Amber Phillips, “The Kavanaugh fight was historically ugly. Blame a Congress that was primed to bungle it,” Washington Post:

“The vast majority of senators on both sides were too entrenched to make sense of a last-minute FBI background check into Ford and one other accuser’s story. In the end, Kavanaugh was confirmed by a razor-thin margin. We don’t need polls to tell us that irrespective of whether you wanted him on the court or not, the nation feels deeply divided.”

Patricia Murphy, “After the Kavanaugh Trauma, the Senate Needs an MRI,” Roll Call:

“How does the institution go on after a mess like that? How do colleagues, especially on the Judiciary Committee, work together after the accusations, attacks and name-calling that went on? How can they fix a Senate that looks so broken right now?”

Todd S. Purdum, “When the Senate Was Civil and Bipartisan,” The Atlantic:

“It’s pointless, of course, to mourn the loss of civility without mourning the loss of bi-partisanship that made progress possible. But it’s at least instructive to note that there really was a time, within living memory of many Americans, when cooperation on the biggest, most contentious problems of the day was not only possible but—in the highest stakes moments—the norm.”

Parker Richards, “The People v. the U.S. Senate,” The Atlantic:

“Indeed, when Americans last voted for their senators (over a period of six years), Democrats won the popular vote by more than 8 percent. It’s that disproportionality—and the reality that a majority of the country’s population is represented by just 18 senators—that is driving concerns about the Senate’s ability to function as a representative body in a changing America.”

Jennifer Victor, “Lisa Murkowski’s unusual vote on Kavanaugh, explained,” Vox:

“Murkowski used a procedure that used to be more common in the Senate called “pairing.” Pairing occurs when two senators make an agreement to allow their votes to cancel each other out.”

Greg Weiner, “Avoiding the Next 50-48 Vote: Disempower the Court,” Law and Liberty:

“There is no answer but to return to Publius’ regime, one in which Congress makes law, the President executes it and the courts apply it to specific cases. Self-government supplies an adequate normative basis for such a return, but there are others.”
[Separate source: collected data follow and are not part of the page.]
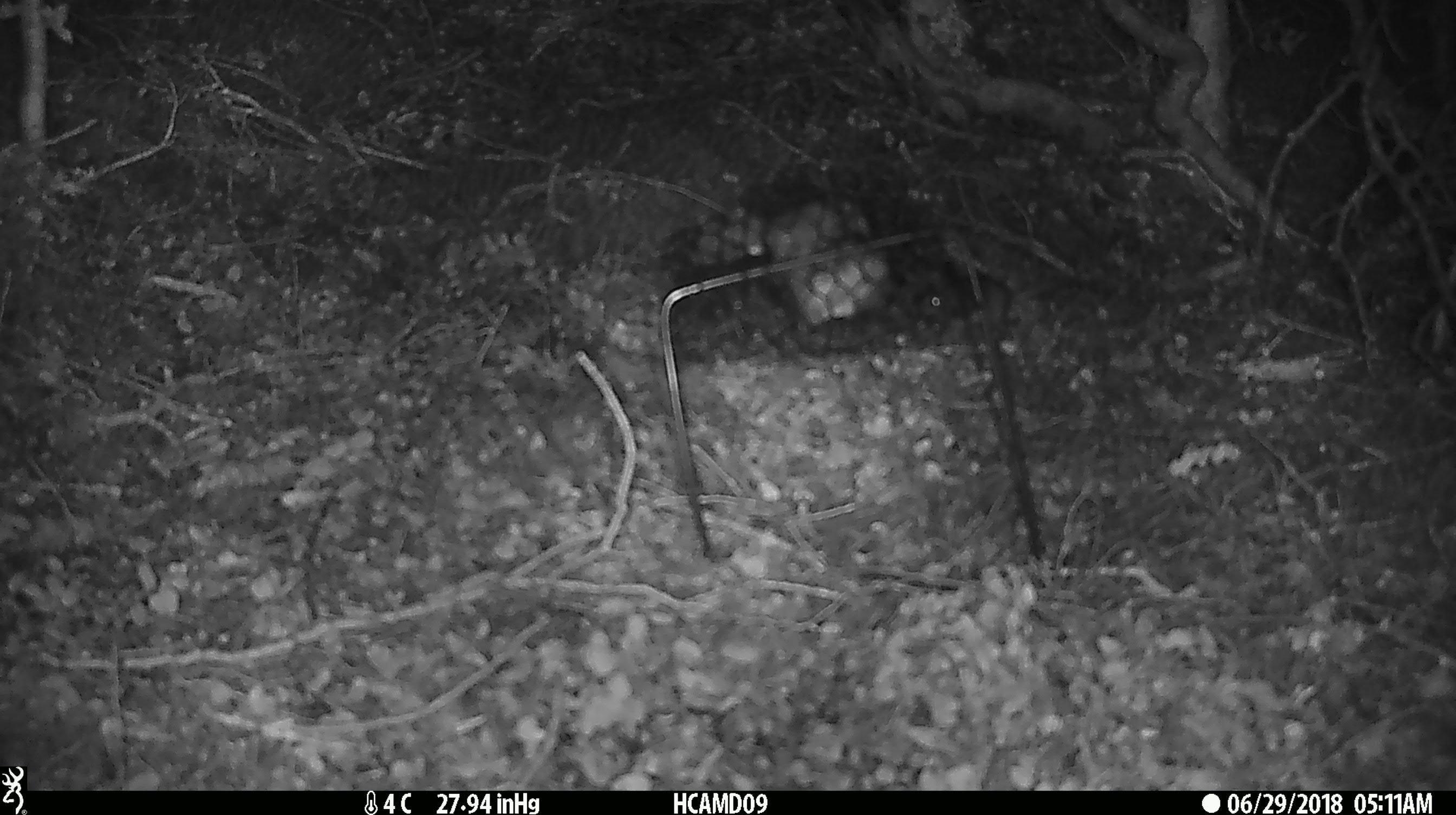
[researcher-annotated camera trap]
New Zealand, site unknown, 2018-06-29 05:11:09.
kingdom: Animalia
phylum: Chordata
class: Mammalia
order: Rodentia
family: Muridae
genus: Mus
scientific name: Mus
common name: mouse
Mouse (Mus).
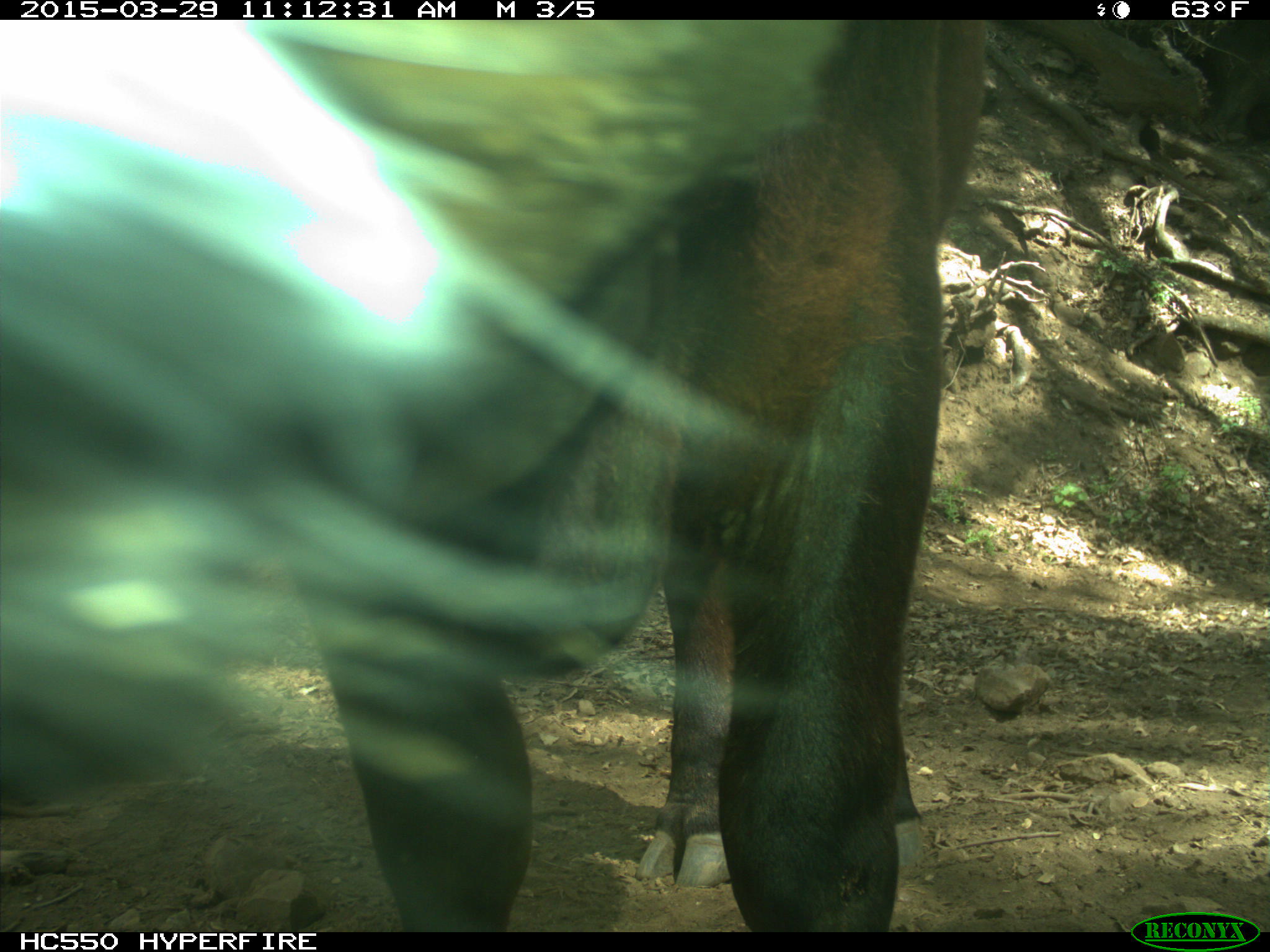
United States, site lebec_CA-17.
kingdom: Animalia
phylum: Chordata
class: Mammalia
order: Artiodactyla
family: Bovidae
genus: Bos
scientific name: Bos taurus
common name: domestic cow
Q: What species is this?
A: Bos taurus (domestic cow).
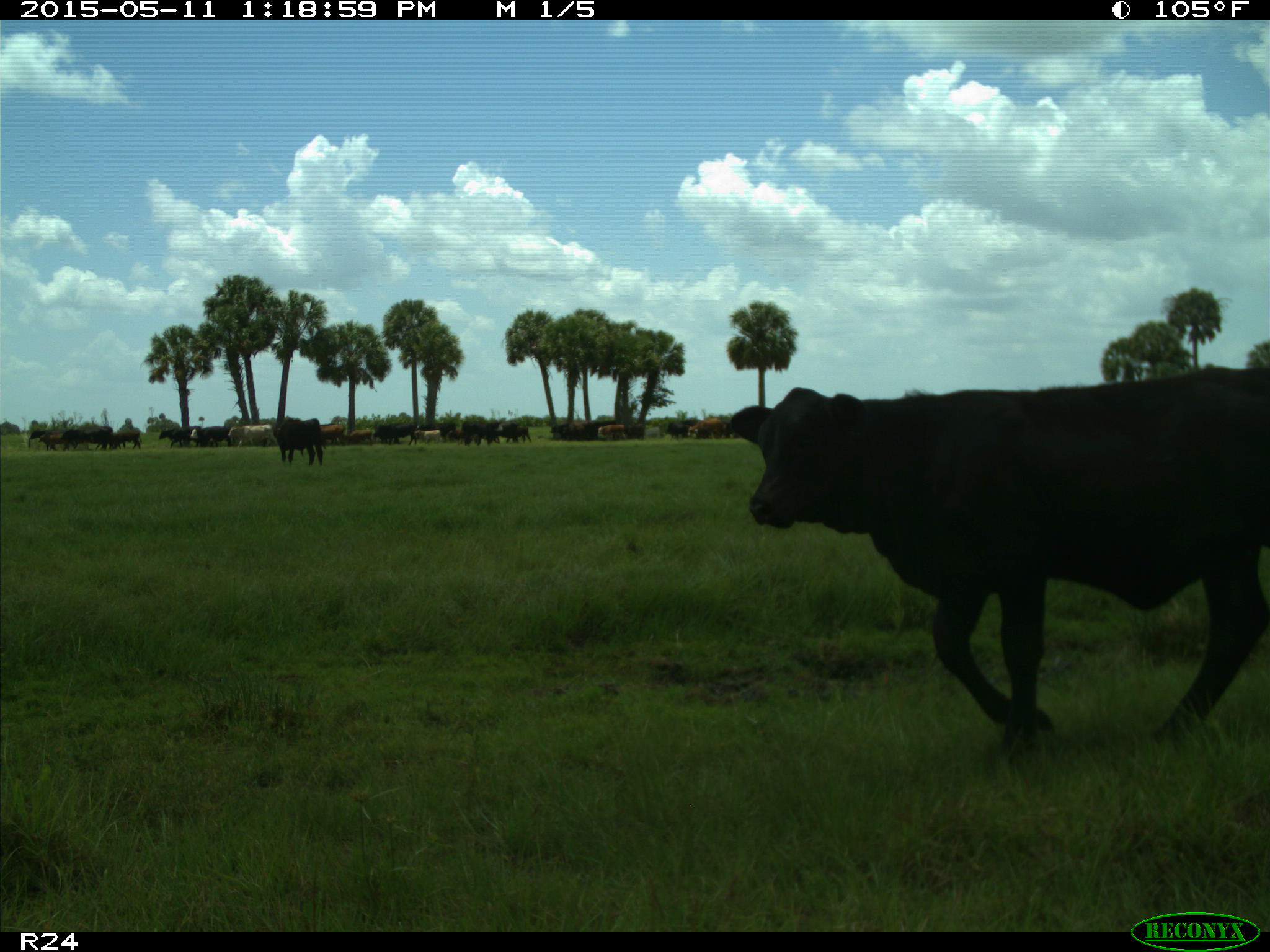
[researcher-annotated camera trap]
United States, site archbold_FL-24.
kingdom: Animalia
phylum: Chordata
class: Mammalia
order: Artiodactyla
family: Bovidae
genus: Bos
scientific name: Bos taurus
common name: domestic cow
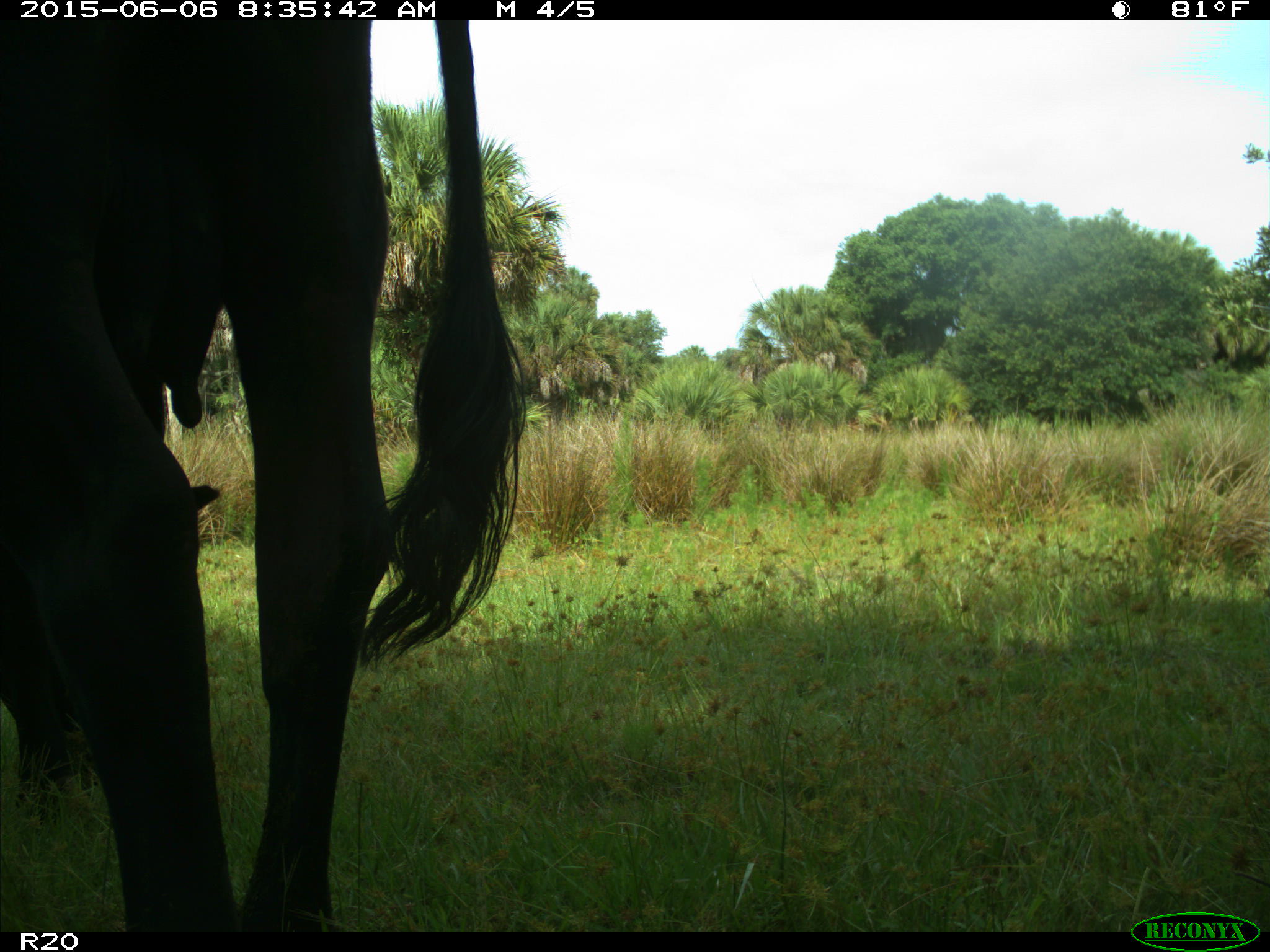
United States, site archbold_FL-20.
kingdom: Animalia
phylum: Chordata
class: Mammalia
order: Artiodactyla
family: Bovidae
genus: Bos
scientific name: Bos taurus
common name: domestic cow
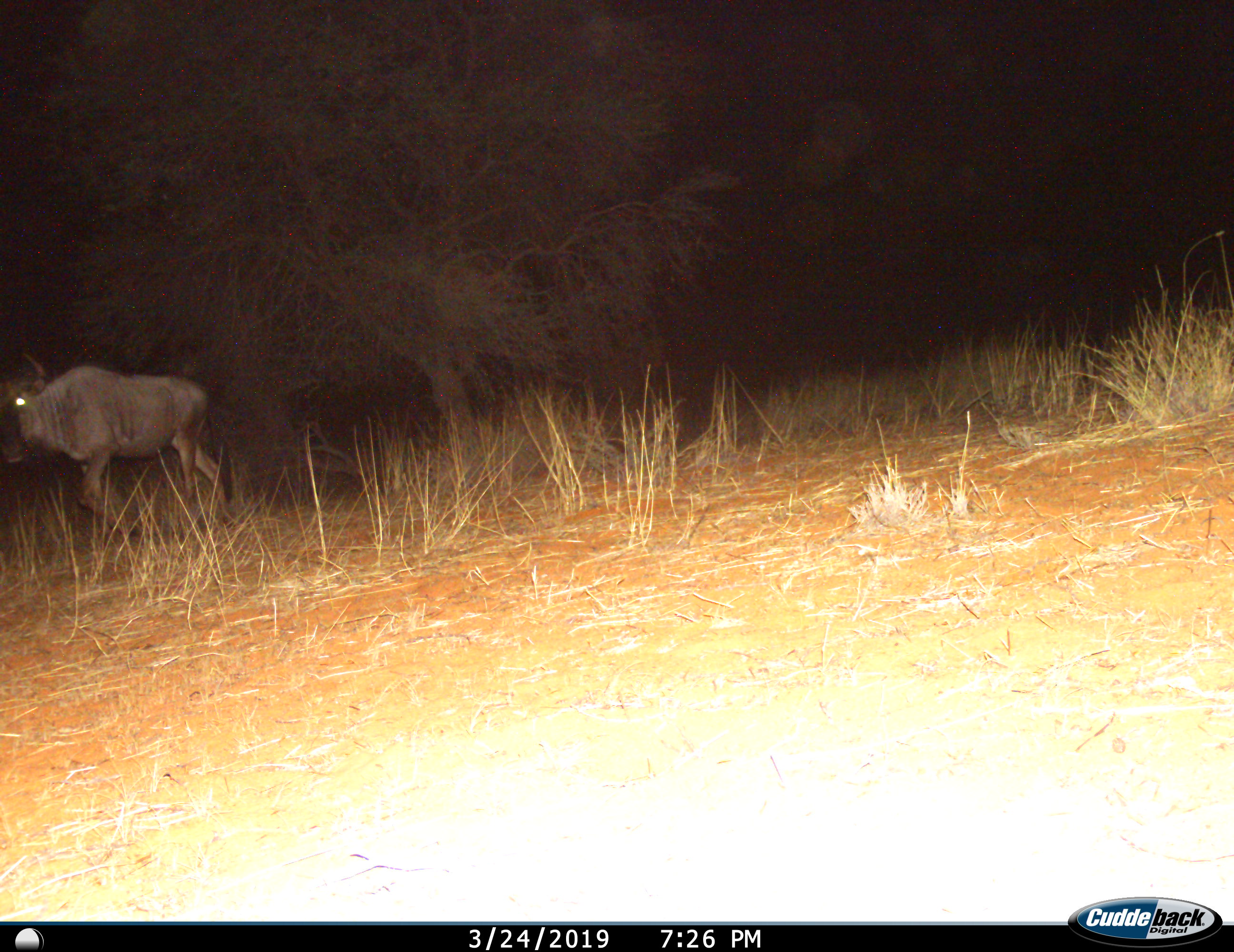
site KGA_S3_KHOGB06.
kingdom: Animalia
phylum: Chordata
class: Mammalia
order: Artiodactyla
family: Bovidae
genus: Connochaetes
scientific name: Connochaetes taurinus taurinus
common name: blue wildebeest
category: wildebeestblue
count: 1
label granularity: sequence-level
Nolan D. McCaskill annd John Bresnahan, “Hoyer eyes majority leader post in next Congress,” Politico:

“Hoyer — who came to Congress when Ronald Reagan was a brand-new president — is hoping that Democrats win on election night and return him to the No. 2 House job, a post he last held eight years ago.”

Lindsey McPherson, “Progressive Caucus Launches Center for Policy Development, Outreach,” Roll Call:

“The Congressional Progressive Caucus on Tuesday announced the launch of a center that will coordinate progressive policy development, messaging and outreach inside and outside Congress.”

Matt Glassman, “FIVE POINTS: The Kavanaugh Circus was Democracy in Action,” Five Points:

“I have a handful of Kavanaugh denouement  #hottakes. First, and perhaps most importantly, I don’t think the Senate confirmation process is at all “broken.” I’m honestly not even sure what that term is supposed to mean. As I wrote on Twitter last week, people kept describing the Kavanuagh confirmation as a “circus,” but all I saw was democratic politics in action.”

Elise Viebeck and Gabriel Pogrund, “Amid Kavanaugh uproar, changes to Congress’s sexual harassment rules stall,” Washington Post:

“Long before Congress was consumed by the wrenching fight over sexual assault allegations against Brett M. Kavanaugh, lawmakers had promised to make the process fairer for those who accuse lawmakers or staffers of sexual misconduct. But nearly a year after the #MeToo era began, lawmakers have failed to deliver on that pledge — and it is not clear when they will.”

Alex Gangitano, “There’s Life Beyond the Hill but When Do You Explore It?,” Roll Call:

“Moving on is something that’s never far from the minds of Capitol Hill staffers, as they seek ways to parlay years of government experience into a higher-paying K Street job with more flexible work hours. But picking the right moment to leave can be tricky.”